## TASK DESCRIPTION
Reproduce everything in the passage about the stalled KYC queue from "Harbor Compliance sold" down to "(down from 61%).", word for word.

## TEXT SHOWN
Harbor Compliance sold automated KYC review: when a customer uploaded a passport scan, a webhook enqueued an agent job to extract fields, check sanctions lists, and open a case in their CRM. One integrator shipped a batch of PDFs with a corrupted XMP metadata block that crashed the document parser on every attempt. The worker retried with exponential backoff but never classified the failure as permanent. That single poison job consumed retry slots and visibility timeouts until 890 legitimate onboarding jobs sat stalled behind it for six hours. Mean time to first agent action for healthy uploads rose from 12 seconds to 41 minutes; support tickets spiked 38%. After Harbor added agent-aware dead letter queues (DLQs), failure taxonomy, and governed replay, poison-induced backlog incidents fell to 2% of queue outages (down from 61%).

## DATASET EXCERPTS
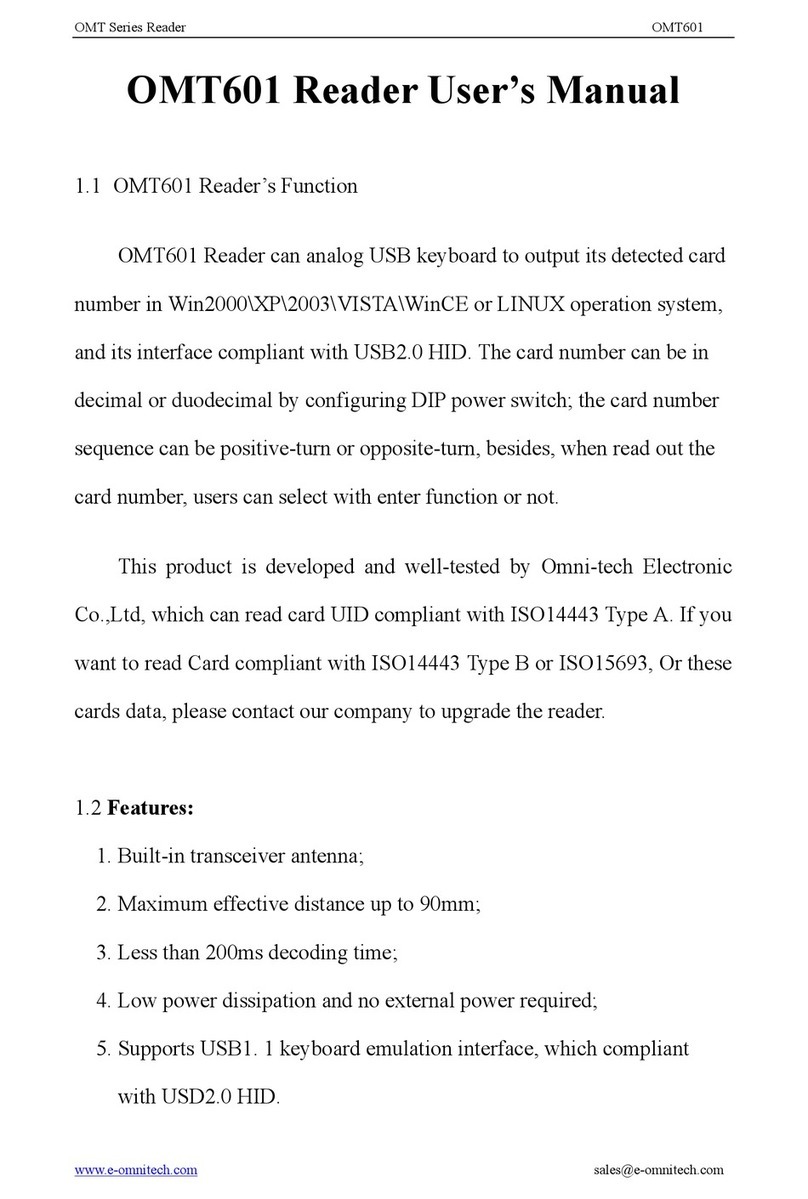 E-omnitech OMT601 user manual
==
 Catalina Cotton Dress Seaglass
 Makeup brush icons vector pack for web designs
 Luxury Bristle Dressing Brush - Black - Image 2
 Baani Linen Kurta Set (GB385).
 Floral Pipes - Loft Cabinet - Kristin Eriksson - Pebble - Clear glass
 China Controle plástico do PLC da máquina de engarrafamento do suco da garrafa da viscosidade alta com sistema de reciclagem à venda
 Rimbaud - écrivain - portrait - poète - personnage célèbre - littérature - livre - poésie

## OUTPUT OF THE EXERCISE
Harbor Compliance sold automated KYC review: when a customer uploaded a passport scan, a webhook enqueued an agent job to extract fields, check sanctions lists, and open a case in their CRM. One integrator shipped a batch of PDFs with a corrupted XMP metadata block that crashed the document parser on every attempt. The worker retried with exponential backoff but never classified the failure as permanent. That single poison job consumed retry slots and visibility timeouts until 890 legitimate onboarding jobs sat stalled behind it for six hours. Mean time to first agent action for healthy uploads rose from 12 seconds to 41 minutes; support tickets spiked 38%. After Harbor added agent-aware dead letter queues (DLQs), failure taxonomy, and governed replay, poison-induced backlog incidents fell to 2% of queue outages (down from 61%).